[About this exercise] Rewrite everything in the Shoutout Fun Facts post from "Shoutout Fun Facts" down to "we do this.", changing "station" to "channel".

[Excerpt to read]
Shoutout Fun Facts — #10
It’s been a while since we did one of these.
Hello there. Once again, its time to get smarter about your local public broadcasting station and there’s lots of things that you may not know about your specific station. We try to bring those to light, every time we do this.
Tenth Week Shoutouts (7/3–7/9)
- Monday, July 3rd, 2017: WYES-TV 12 / New Orleans
WYES is 60 years old and still groovin’ ! At least how they’re promoting themselves this year after the station turned 60 back on April 1st (no joke). This is the only station in Louisiana that is not affiliated with the state-wide PBS network, Louisiana Public Broadcasting (LPB). However, programming from LPB is available on “rival” station WLAE-TV 32.
The station is best known for being home to two Louisiana-based chefs, Justin Wilson and Paul Prudhomme (he was mentioned on Family Guy as a reference; check YouTube for that).

[Dataset extract]
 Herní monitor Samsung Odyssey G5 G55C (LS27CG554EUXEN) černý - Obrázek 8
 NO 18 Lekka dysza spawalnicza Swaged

[Solved exercise]
Shoutout Fun Facts — #10
It’s been a while since we did one of these.
Hello there. Once again, its time to get smarter about your local public broadcasting channel and there’s lots of things that you may not know about your specific channel. We try to bring those to light, every time we do this.